**DOCUMENT SECTION:**
──────

Propensity Score Calibration

We use a toy example to demonstrate the calibration of propensity scores generated by a simple GaussianNB model.

Reproduce sci-kit learn example

First, we reproduce a simple “three-blob” sci-kit learn example which illustrates how using a CalibratedClassifierCV improves propensity predictions under both “isotonic” and “sigmoid” methods.

In this example, we fit a GaussianNB model to a population containing three blobs and essentially one predictive covariate (see graph):

  • bottom left (all class 0, treatment propensity=0)

  • middle (50/50 mix of purple and red, treatment propensity=0.5)

  • top right (all class 1, treatment propensity=1)

We see that the isotonic calibration performs better than sigmoid calibration.

[1]:
# Following example at:
# https://scikit-learn.org/stable/auto_examples/calibration/plot_calibration.html#sphx-glr-auto-examples-calibration-plot-calibration-py
[2]:
import numpy as np

from sklearn.datasets import make_blobs
from sklearn.model_selection import train_test_split

n_samples = 50000

# Generate 3 blobs with 2 classes where the second blob contains
# half positive samples and half negative samples. Probability in this
# blob is therefore 0.5.
centers = [(-5, -5), (0, 0), (5, 5)]
X, y = make_blobs(n_samples=n_samples, centers=centers, shuffle=False, random_state=42)

y[: n_samples // 2] = 0
y[n_samples // 2 :] = 1
sample_weight = np.random.RandomState(42).rand(y.shape[0])

# split train, test for calibration
X_train, X_test, y_train, y_test, sw_train, sw_test = train_test_split(
    X, y, sample_weight, test_size=0.9, random_state=42
)
[3]:
from sklearn.calibration import CalibratedClassifierCV
from sklearn.metrics import brier_score_loss
from sklearn.naive_bayes import GaussianNB

# With no calibration
clf = GaussianNB()
clf.fit(X_train, y_train)  # GaussianNB itself does not support sample-weights
prob_pos_clf = clf.predict_proba(X_test)[:, 1]

# With isotonic calibration
clf_isotonic = CalibratedClassifierCV(clf, cv=2, method="isotonic")
clf_isotonic.fit(X_train, y_train, sample_weight=sw_train)
prob_pos_isotonic = clf_isotonic.predict_proba(X_test)[:, 1]

# With sigmoid calibration
clf_sigmoid = CalibratedClassifierCV(clf, cv=2, method="sigmoid")
clf_sigmoid.fit(X_train, y_train, sample_weight=sw_train)
prob_pos_sigmoid = clf_sigmoid.predict_proba(X_test)[:, 1]

print("Brier score losses: (the smaller the better)")

clf_score = brier_score_loss(y_test, prob_pos_clf, sample_weight=sw_test)
print("No calibration: %1.3f" % clf_score)

clf_isotonic_score = brier_score_loss(y_test, prob_pos_isotonic, sample_weight=sw_test)
print("With isotonic calibration: %1.3f" % clf_isotonic_score)

clf_sigmoid_score = brier_score_loss(y_test, prob_pos_sigmoid, sample_weight=sw_test)
print("With sigmoid calibration: %1.3f" % clf_sigmoid_score)

──────

**SUPPLIED INFORMATION:**
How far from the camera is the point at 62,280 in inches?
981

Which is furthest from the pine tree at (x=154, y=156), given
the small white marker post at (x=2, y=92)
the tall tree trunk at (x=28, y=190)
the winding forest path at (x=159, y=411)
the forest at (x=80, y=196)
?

──────

**TASKS FOR THIS EXERCISE:**
1) On the propensity score calibration page, which calibration method performs better than the other?
2) Carry the propensity score calibration page forward from its last line.
The rows are separate material and have no connection to the propensity score calibration page.

**RESULTS OF THE EXERCISE:**
1) Isotonic calibration performs better than sigmoid calibration.

2)
Brier score losses: (the smaller the better)
No calibration: 0.104
With isotonic calibration: 0.084
With sigmoid calibration: 0.109
[4]:
import matplotlib.pyplot as plt
from matplotlib import cm

plt.figure()
y_unique = np.unique(y)
colors = cm.rainbow(np.linspace(0.0, 1.0, y_unique.size))
for this_y, color in zip(y_unique, colors):
    this_X = X_train[y_train == this_y]
    this_sw = sw_train[y_train == this_y]
    plt.scatter(
        this_X[:, 0],
        this_X[:, 1],
        s=this_sw * 50,
        c=color[np.newaxis, :],
        alpha=0.5,
        edgecolor="k",
        label="Class %s" % this_y,
    )
plt.legend(loc="best")
plt.title("Data")

plt.figure()

order = np.lexsort((prob_pos_clf,))
plt.plot(prob_pos_clf[order], "r", label="No calibration (%1.3f)" % clf_score)
plt.plot(
    prob_pos_isotonic[order],
    "g",
    linewidth=3,
    label="Isotonic calibration (%1.3f)" % clf_isotonic_score,
)
plt.plot(
    prob_pos_sigmoid[order],
    "b",
    linewidth=3,
    label="Sigmoid calibration (%1.3f)" % clf_sigmoid_score,
)
plt.plot(
    np.linspace(0, y_test.size, 51)[1::2],
    y_test[order].reshape(25, -1).mean(1),
    "k",
    linewidth=3,
    label=r"Empirical",
)
plt.ylim([-0.05, 1.05])
plt.xlabel("Instances sorted according to predicted probability (uncalibrated GNB)")
plt.ylabel("P(y=1)")
plt.legend(loc="upper left")
plt.title("Gaussian naive Bayes probabilities")

plt.show()
../_images/examples_calibration_5_0.png
../_images/examples_calibration_5_1.png
[ ]:

Modify above example to use IsotonicRegression

We now work through the above example using IsotonicRegression and without CalibratedClassifierCV. To use calibrate with IsotonicRegression, we follow the framework implemented in CausalML’s propensity.py and define two functions calibrate_iso(...) and compute_propensity_score(...).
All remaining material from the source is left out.